Drug cheats vs true athletic potential
Glenn Tucker , Contributor
The entire diaspora is still excited about the performance of our athletes at the Olympics. Unfortunately, some persons, like former International Olympic Committee (IOC) executive Dick Pound and Olympian Carl Lewis, insist on pouring cold water - and some mud - on our athletes and the sports programme.
Dick Pound, a lawyer by training, claims that Jamaican athletes are "difficult to find and test". A Canadian, he was still celebrating Ben Johnson's victory three days later when his boss, the president of the IOC, Juan Samaranch, burst into the celebration room shouting, "Dick, Dick, did you hear what happened?"
"What?" Pound replied. "Someone has died?"
"No, worse.

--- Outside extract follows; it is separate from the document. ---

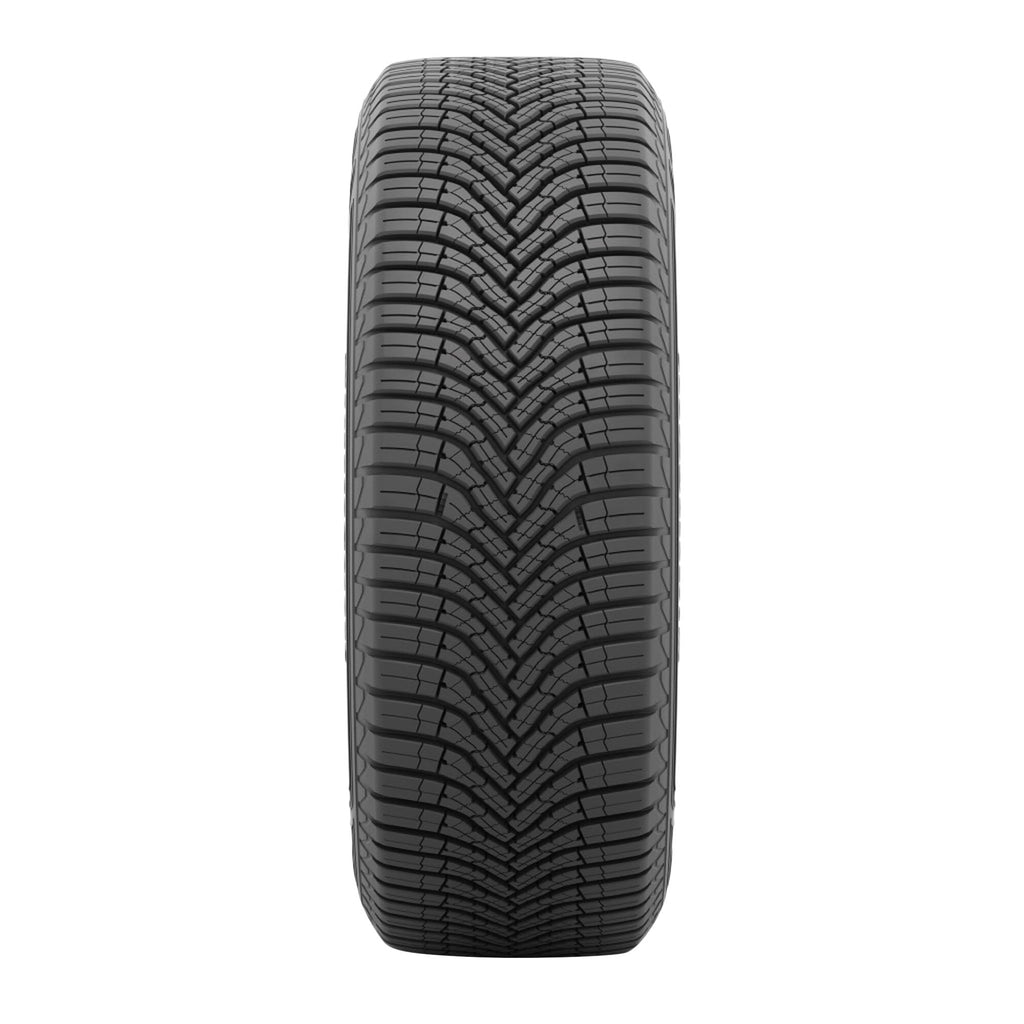 Goodyear Assurance WeatherReady 2 All Weather 265/50R20 111V XL Passenger Tire Goodyear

Ben Johnson has tested positive."
Pound took Johnson aside and after being assured by Johnson that he was innocent, he decided to be his legal repre-sentative. But the evidence was too overwhelming and Johnson was found guilty. There are those who claim that the experience left Pound an incurable cynic.
Historians hail Carl Lewis as one of the greatest athletes in the world. He is known for his records in running and the long jump. In 2003, however, long after the medals and endorsements, a former medical director of the US Olympic Committee released documents proving that Carl Lewis had tested positive for banned substances - repeatedly - before the 1988 Olympics.

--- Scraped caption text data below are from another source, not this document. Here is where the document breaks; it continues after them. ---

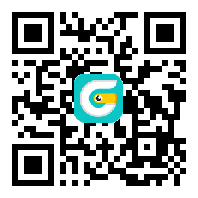 卧龙无敌扫码下载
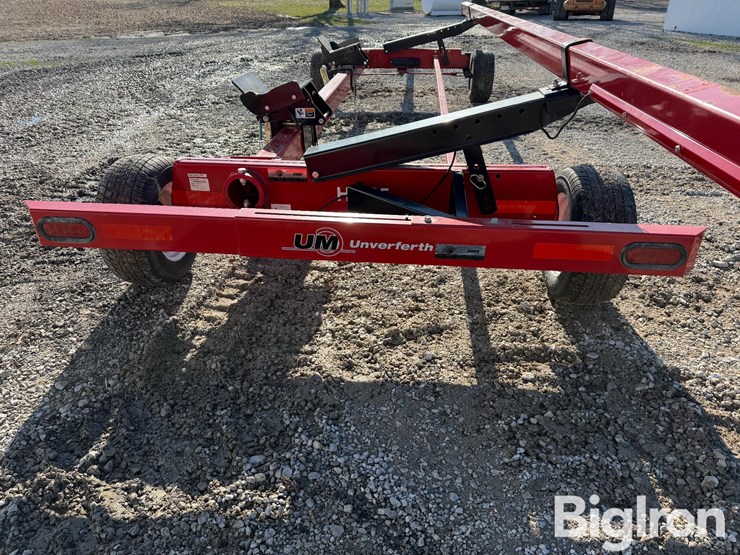 2018-unverferth-ht25-image-19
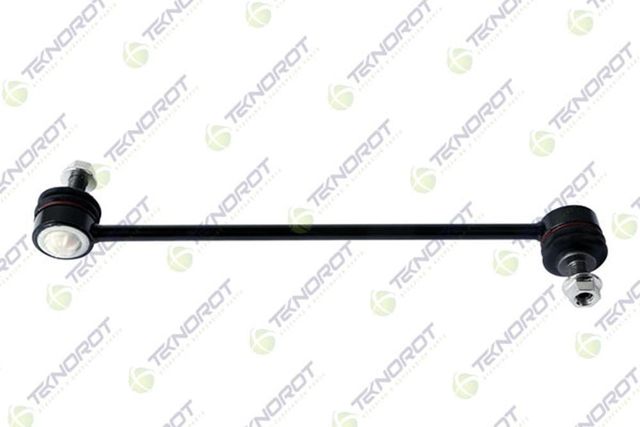 Стойка (тяга) стабилизатора Teknorot. Артикул L-500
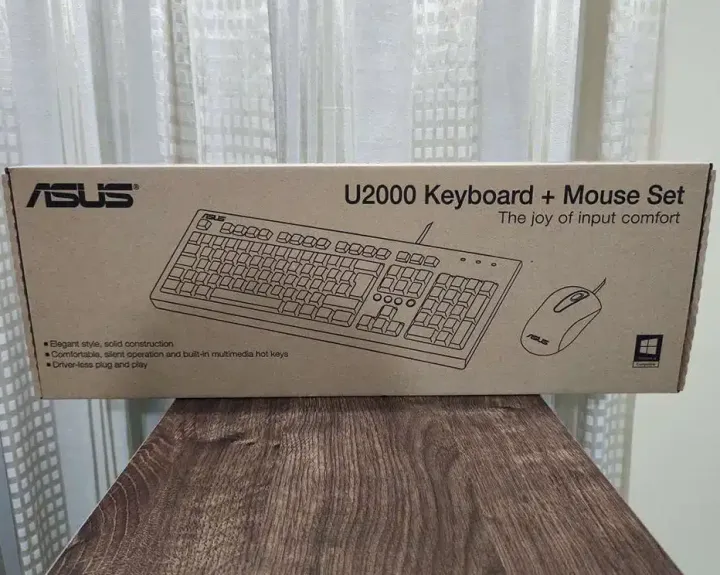 ASUS%20U2000%20Wired%20Keyboard%20and%20Mouse%20Combo%20-%20Image%202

Lewis claimed the results were caused by dietary supplements and was forgiven. What they failed to ask him was how his training partners, Heard and DeLoach, tested positive for the exact same substances.
When approached for a comment nearly 25 years later, his response was, "Who cares I failed a drug test? There were hundreds of people getting off." And that was true.

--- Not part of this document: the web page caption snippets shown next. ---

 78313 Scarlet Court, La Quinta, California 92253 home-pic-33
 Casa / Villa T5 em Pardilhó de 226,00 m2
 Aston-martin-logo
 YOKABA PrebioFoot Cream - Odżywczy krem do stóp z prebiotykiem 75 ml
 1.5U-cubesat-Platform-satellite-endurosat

The same report revealed more than 100 hushed positive drug tests between 1988 and 2000, plus 18 positives from Olympic trials that did not disqualify athletes from advancing to the Games. All this happened when Dick Pound was vice-president of the IOC.
While Lewis was carting off the gold medals and endorsements in the men's category, a superwoman was working wonders in the women's section. Florence Griffith Joyner (Flo Jo) shocked the world by her appearance in 1988. In a short space of time, her physique had changed dramatically, showing marked gains in muscle mass and definition. Her performance also improved dramatically, too.
Shortly before the 1988 track season, her best times in the 100m and 200m, respectively, were 10.96s and 21.96s. This was improved by .47s and .62s in a flash. Flo Jo had become Flo Joe!
She increased her appearance fees 25 times what they were before. When she broke the 100m world record, the Association of Track and Field Statisticians stuttered, "The run was probably strongly wind assisted but is recognised as a world record." This despite the fact that during the race the wind meter measured 0.0m per second. She ended her career abruptly at her peak the following year.
It would be mischievous of me to suggest that this had anything to do with the imminent introduction of out-of-competition testing. When she died suddenly at the age of 38, the coroner requested that her body specifically be tested for steroids, but was informed that she did not have enough urine in her bladder.
The Lewis-Flo Jo era eventually gave way to the Justin Gatlin-Marion Jones era. They carted off all the gold medals until it was revealed that they, too, were using drugs.
I think it is typical American temerity that with such a rich history of drug cheating, the most successful of the drug cheats is going around the world casting unwarranted suspicion at other athletes. The possibility that a small, poor country, relying entirely on its own resources, could humble the richest country in the world is unthinkable to many.
Lewis cannot accept that success can come in any way different from how he achieved it. An ironic gloss to the Ben Johnson saga is that the gold medal was taken away and awarded to Lewis - the man who spoke scornfully about Johnson's drug use even before he was caught.
I have observed, sadly, that we are preoccupied with the claims of Johnson and Pound. When are we going to realise that there are some tremendous lessons that London is teaching us about ourselves and our potential?